Ещё одна черта поражала в новых сожителях. Они не испытывали никакой почтительности к боготворимому и незнаемому нами народу.
— Пьяницы они — наши рабочие, — твердил Ян, — живут грязно, жён бьют каждодневно. Мой отец в гроб вогнал мать. Придёт, бывало, набуянит, нашумит, нас переколотит… Невежество одно. И дураков забитых много. Ты ему социализм разводишь, а он от тебя норовит за версту уйти, а то и к легавому тянет, и это бывало.
Такие речи нам казались святотатственными. Порой мы испытывали даже раздражение. Но мало-помалу привыкли. Главное заключалось в том, что и Ян и Жорж являлись подлинными сынами народа. Это действовало на нас сильнее всяких книг и убеждений.
Дядя Сеня, проживший у нас недель пять и уверявший, что ему надобно поближе познакомиться «с новыми машинами и кое-что закупить для своей фабрики», назвал Яна «золотой башкой».
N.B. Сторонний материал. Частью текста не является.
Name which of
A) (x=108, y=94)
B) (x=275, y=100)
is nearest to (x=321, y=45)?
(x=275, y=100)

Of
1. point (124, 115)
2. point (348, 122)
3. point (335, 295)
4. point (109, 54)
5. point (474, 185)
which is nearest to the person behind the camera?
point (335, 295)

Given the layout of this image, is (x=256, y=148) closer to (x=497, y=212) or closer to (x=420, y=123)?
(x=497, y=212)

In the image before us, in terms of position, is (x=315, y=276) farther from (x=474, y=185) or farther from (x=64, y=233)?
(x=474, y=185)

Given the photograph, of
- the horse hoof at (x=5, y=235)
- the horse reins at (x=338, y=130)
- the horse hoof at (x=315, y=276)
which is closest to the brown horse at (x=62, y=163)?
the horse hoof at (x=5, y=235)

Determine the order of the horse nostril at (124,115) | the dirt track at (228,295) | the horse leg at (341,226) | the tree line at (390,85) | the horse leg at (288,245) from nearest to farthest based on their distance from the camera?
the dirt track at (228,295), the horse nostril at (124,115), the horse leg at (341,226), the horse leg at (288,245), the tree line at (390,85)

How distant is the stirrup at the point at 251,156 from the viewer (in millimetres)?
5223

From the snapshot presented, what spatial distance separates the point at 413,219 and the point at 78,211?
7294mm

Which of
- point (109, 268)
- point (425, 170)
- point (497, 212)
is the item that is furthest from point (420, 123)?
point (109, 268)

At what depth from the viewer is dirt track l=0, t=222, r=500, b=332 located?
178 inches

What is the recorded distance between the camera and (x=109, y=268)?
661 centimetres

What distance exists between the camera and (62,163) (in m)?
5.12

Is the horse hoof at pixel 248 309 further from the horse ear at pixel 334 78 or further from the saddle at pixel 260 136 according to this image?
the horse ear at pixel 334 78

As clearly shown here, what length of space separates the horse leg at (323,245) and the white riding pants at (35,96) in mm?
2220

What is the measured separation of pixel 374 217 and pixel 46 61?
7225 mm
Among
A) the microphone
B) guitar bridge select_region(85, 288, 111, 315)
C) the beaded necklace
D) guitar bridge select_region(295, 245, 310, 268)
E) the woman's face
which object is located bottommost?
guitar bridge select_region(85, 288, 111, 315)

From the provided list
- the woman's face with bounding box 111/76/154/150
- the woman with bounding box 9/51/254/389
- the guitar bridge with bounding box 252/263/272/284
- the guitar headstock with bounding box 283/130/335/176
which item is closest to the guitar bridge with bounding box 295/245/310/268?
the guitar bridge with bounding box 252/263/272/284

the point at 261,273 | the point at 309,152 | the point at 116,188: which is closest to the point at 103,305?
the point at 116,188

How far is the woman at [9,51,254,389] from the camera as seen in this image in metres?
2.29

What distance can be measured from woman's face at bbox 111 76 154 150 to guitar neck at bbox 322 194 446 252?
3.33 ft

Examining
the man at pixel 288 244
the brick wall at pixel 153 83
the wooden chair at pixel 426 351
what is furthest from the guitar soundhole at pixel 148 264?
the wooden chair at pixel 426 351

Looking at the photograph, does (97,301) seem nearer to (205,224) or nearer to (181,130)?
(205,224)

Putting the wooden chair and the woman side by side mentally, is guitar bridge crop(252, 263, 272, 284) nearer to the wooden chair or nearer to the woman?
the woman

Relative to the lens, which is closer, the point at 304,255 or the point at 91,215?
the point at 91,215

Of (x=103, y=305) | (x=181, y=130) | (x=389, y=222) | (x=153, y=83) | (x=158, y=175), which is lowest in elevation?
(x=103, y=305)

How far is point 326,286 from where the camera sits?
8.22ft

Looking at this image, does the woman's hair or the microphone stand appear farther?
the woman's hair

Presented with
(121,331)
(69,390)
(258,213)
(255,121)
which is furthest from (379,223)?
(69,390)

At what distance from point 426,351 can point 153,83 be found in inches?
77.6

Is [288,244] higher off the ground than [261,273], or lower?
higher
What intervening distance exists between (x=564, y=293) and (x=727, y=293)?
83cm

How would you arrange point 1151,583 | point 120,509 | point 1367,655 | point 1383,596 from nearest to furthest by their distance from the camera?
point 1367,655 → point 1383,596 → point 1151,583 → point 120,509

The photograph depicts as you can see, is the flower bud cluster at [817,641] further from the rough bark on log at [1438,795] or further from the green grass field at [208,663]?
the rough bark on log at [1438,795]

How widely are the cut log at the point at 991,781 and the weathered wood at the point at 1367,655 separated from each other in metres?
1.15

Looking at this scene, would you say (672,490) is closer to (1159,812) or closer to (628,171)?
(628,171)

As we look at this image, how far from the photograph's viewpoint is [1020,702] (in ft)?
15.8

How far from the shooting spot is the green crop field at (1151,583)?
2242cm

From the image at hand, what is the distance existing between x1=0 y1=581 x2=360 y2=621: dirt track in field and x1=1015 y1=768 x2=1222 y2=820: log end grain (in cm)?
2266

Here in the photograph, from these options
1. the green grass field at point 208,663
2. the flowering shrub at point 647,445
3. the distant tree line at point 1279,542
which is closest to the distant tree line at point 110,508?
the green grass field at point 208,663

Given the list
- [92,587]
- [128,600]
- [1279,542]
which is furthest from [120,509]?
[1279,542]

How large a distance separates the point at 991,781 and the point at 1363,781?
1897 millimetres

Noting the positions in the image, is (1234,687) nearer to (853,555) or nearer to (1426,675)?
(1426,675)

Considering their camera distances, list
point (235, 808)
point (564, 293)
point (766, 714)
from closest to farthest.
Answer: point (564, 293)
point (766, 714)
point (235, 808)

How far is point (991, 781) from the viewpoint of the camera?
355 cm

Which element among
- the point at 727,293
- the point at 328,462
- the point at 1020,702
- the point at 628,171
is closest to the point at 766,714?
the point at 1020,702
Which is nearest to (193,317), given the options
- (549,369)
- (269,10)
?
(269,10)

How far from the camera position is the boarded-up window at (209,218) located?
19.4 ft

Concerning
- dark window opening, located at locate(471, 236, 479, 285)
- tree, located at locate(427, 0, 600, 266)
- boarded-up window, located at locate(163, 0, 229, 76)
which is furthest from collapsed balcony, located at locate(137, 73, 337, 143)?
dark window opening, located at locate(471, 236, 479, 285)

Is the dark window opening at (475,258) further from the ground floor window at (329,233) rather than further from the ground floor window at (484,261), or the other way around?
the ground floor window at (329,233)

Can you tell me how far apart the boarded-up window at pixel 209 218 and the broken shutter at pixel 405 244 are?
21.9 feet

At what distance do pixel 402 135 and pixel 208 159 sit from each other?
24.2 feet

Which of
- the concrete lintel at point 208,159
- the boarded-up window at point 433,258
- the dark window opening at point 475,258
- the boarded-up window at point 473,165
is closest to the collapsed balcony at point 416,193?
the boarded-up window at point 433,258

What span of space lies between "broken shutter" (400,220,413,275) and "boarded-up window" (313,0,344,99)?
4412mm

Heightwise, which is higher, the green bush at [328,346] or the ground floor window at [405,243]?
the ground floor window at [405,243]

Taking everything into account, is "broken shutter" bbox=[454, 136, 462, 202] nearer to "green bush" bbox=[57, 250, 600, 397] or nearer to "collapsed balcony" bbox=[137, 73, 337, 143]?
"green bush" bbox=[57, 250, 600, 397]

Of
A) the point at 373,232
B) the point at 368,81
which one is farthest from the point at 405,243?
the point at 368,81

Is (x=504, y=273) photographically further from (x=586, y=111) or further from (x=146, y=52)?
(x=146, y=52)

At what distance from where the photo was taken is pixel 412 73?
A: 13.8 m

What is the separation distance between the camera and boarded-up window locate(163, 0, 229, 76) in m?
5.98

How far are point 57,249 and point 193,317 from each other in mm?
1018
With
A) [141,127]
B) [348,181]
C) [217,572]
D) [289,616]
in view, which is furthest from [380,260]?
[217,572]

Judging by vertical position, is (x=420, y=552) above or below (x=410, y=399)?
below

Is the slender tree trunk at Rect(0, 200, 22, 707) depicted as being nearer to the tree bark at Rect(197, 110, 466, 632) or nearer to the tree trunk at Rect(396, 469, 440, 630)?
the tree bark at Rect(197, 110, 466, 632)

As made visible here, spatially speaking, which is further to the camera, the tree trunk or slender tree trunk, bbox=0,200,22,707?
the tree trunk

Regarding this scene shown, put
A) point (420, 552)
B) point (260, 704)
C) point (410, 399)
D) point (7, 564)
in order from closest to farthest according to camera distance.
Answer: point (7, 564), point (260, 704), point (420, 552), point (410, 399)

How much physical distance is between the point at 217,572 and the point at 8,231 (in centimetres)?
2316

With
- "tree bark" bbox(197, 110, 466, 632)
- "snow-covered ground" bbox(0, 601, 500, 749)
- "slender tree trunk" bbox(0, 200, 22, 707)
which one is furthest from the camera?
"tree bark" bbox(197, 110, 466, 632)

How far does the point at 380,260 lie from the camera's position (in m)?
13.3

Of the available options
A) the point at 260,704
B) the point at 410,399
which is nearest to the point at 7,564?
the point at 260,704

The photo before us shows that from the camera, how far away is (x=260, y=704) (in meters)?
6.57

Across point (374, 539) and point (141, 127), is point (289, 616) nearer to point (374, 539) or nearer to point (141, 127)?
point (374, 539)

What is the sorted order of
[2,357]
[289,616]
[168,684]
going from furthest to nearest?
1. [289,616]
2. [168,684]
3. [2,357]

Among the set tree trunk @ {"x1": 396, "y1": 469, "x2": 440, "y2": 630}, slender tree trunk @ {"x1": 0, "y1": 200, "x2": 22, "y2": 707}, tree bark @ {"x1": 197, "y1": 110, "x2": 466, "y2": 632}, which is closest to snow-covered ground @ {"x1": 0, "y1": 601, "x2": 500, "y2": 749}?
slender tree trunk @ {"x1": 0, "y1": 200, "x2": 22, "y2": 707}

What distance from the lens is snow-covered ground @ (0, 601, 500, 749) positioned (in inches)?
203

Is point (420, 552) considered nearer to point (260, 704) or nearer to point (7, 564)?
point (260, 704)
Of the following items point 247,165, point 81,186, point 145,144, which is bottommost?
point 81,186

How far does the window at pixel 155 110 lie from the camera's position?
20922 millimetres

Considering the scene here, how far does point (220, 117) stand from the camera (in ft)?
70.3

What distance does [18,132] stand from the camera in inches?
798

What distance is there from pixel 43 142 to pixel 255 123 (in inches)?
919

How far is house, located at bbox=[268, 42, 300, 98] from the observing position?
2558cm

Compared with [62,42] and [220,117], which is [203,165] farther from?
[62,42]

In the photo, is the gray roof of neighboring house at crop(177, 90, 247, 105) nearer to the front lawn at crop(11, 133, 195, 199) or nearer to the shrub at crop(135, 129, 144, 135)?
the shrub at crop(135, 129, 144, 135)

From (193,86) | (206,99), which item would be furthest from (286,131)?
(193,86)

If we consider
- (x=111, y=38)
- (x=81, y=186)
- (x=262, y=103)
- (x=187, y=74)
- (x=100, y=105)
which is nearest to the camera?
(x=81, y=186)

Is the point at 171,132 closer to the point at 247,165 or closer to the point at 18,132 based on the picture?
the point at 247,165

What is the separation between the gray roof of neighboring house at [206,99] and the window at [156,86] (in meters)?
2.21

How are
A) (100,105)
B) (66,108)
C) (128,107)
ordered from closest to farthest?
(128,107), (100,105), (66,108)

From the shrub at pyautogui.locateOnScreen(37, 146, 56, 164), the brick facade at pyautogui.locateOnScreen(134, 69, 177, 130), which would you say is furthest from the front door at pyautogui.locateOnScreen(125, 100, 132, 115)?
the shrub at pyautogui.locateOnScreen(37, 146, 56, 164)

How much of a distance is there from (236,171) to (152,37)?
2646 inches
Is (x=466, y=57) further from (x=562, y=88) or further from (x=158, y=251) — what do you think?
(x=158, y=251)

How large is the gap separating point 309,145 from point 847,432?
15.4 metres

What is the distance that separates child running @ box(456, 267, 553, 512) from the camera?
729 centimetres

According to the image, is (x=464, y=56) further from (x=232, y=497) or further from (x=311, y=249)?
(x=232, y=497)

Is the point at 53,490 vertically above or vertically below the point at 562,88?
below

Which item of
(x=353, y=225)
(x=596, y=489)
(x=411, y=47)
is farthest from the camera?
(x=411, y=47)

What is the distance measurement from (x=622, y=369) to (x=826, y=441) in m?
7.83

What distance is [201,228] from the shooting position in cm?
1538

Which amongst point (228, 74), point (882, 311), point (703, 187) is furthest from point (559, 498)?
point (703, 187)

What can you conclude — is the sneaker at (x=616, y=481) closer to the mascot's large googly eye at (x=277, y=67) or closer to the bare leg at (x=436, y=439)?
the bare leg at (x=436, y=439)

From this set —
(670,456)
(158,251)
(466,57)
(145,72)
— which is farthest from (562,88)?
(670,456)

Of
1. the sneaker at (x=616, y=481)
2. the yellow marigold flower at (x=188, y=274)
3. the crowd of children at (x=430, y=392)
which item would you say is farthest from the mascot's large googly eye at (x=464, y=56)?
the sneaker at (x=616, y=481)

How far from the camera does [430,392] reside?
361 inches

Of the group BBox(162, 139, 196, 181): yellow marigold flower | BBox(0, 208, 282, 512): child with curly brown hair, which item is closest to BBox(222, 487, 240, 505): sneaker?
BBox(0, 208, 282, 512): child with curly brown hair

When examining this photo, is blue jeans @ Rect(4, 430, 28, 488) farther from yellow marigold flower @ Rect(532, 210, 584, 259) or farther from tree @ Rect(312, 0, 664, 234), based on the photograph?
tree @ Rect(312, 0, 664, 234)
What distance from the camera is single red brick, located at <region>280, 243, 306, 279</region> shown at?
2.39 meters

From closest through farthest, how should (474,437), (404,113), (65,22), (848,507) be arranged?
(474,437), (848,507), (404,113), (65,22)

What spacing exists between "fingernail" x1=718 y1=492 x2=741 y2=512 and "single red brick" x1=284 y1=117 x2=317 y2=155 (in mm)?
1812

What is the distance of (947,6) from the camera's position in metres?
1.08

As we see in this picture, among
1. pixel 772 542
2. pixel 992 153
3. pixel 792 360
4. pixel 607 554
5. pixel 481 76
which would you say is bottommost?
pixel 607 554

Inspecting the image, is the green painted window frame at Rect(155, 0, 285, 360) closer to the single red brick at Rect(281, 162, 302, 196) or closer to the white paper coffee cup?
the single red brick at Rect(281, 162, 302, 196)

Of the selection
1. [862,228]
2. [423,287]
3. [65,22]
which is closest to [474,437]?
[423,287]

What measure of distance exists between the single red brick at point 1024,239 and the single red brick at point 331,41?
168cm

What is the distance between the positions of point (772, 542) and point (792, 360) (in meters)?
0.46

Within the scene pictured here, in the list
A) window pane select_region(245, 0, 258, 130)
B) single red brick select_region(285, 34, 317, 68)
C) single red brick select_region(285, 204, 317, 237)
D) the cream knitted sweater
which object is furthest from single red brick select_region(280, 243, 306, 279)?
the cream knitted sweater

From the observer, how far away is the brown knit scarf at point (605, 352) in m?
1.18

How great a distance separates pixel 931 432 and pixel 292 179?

— Если все забастовщики такие, жить ещё можно, право слово. Только ни к чему эти забастовки. Тебе бы, друг, механиком или инженером надо быть, а ты клопов на нарах кормишь.
Обнажая до десен весёлый ряд зубов, Ян отвечал:
— А кадить ладаном, псалом, лучше?
— Да какой же я кадильщик, — оправдывался дядя Сеня, — я больше… велосипедист.
— Ты, батя, царский прислужник, — вяло вставлял Жорж, неспешно скручивая цигарку чудовищных размеров.